Now, it's all change again. In two years time, London, Cardiff, Northern Ireland and several other areas get new area codes, supposedly because of spiralling demand for new phone numbers. The phone companies tell us it's our own fault for wanting to use faxes, the Internet, separate lines for our teenage children, new burglar alarms and the like. But they then spend every waking moment trying to sell us further exotic uses for fibre optic cables.

Do they think of the huge cost to phone subscribers when they make these decisions? This is not just about reprinting a few sheets of fragrant lavender notepaper. It is about telling eight million mothers, ten times each, that the number has changed. It is about the number of times you dial the wrong code and get that especially irritating voice telling you that you must dial again and you won't be charged. It is about the fact that whatever your new area code is, some estate agent will tell the newspapers that it's deeply unfashionable. And above all it is about Whitehall's determination to stop us identifying too closely with the regions in which we live.

However, there is a silver lining. Labour, though centralist by instinct, had a decentralising manifesto, to which it must, sometime, pay some attention. Even the phone companies are being brought into line. London, tragically divided between the 0171s and 0181 five years ago, will once again be reunited - ironically just about the time that the capital elects Richard Branson or somebody else Mayor of London. Perhaps the new Mayor will get to receive his first phone call of congratulations from the Prime Minister of Scotland, who will , if he is wise, be very nice indeed to his newly elected regional colleague. Other powerhouse city-regions - Cardiff in Wales, Manchester in the North-West, Birmingham in the Midlands can soon expect to elect their own regional bosses. And this will not only change local government; it will change the dynamics of national government too.

That's because, as the Balkanisation of Britain picks up pace, the barons who lead the city regions of the UK will want to rewrite the Magna Carta. In this respect, the pre-eminent baron in the land will be the Mayor of London. He or she will represent a third of the UK's economic power; the south-east has nearly a quarter of the population, and is the most dynamic region in Europe. This powerhouse provides more than pounds 6bn pounds worth of subsidy to the rest of the nation each year, according to a study by the distinguished economist Douglas McWilliams.

No less a figure that Ken Livingstone alluded, this week to the Scottish deficit with London. He wants London's new government to insist on getting its dosh back, even if it means defying national government; actually I suppose Ken would like it back especially if it meant defying a Labour Prime Minister. The argument for this reverse redistribution is that the money London gives away at the behest of national government could go a long way to solving the investment problems besetting London Transport, which has to defend a lumbering, dirty, technologically outdated underground service.

John Prescott, who happens to be in charge of transport, as well as regional policy, narrowed the options for the putative Mayor yesterday by proposing a mild version of the sort of sell-off that the previous government so loved. He is looking for private investors to buy the tracks, while the public sector (presumably the new London government) holds on to passenger services. I would be surprised to see the private sector rushing to take on the tracks without the right either to force up ticket prices or to develop the enormously valuable sites around major tube stations. But it's a start.The true test of whether this strategy works will be if it delivers a few new stations in the transport desert known as South London.
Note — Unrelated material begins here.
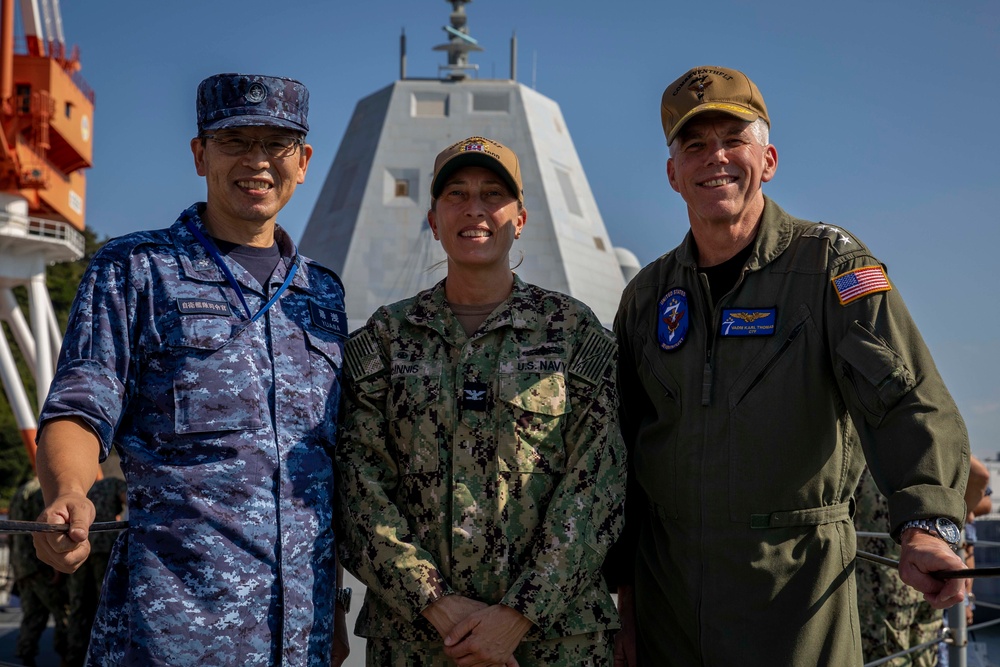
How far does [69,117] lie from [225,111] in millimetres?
20092

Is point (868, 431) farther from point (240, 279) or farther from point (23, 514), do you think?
point (23, 514)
Of course, the basic point is that this sort of policy should not be coming from the mouth of the Deputy Prime Minister at all; he should not have to worry about the fate of any one region, even one as important as London. It should be the capital's own leaders who decide which parts of the transport system most need resuscitation, how it can be done, and which partners London can tolerate. The same should go for Newcastle, Leeds, Birmingham and Bristol.

But some in the political classes have serious reservations about this. The eyes of the most sophisticated political observers are turning to the success of regional parties in rich parts of Europe and North America, increasingly restive about having to bear the burden of supporting less favoured or less enterprising areas. In California, they worry about immigration, not just from the favelas of Mexico, but from trailer parks in Nevada and Arizona; in Milan, they vote for the Northern league to fend off the Sicilians as much as the North Africans; and in Munich, it is a toss-up as to whether they loathe the East Berliners more than the Turks.

In the name of democracy, our government is giving expression to these trends, which is on balance, smarter than trying to suppress them. But Westminster's politicians have to be aware that the further they go towards developing the power of regions, the more they weaken their own strategic influence and their capacity to frighten the local barons.

Saying to Scots that they must play the game Westminster's way is one thing - Edinburgh knows that without that connection they would be hard put to pay the bills for their excellent schools, maintained on a pile of southern English spondulicks. It would be hard to make the same case to a region which has an economy bigger than Switzerland's and on the success of which the rest of the country relies.

The politicians of central government are caught in a dilemma. On the one hand, they want to give more power to the people; but on the other, the last thing they need is a clutch of powerful baronies which will both wage war on each other and blame Westminster for every pothole on their patch.

So where should the balance of power lie? Sooner, rather than later, as the barons gather their forces, the Government is going to have to make clear what its new Magna Carta looks like; and I bet they can see the the writing on the wall already. It says: "All power to the regions."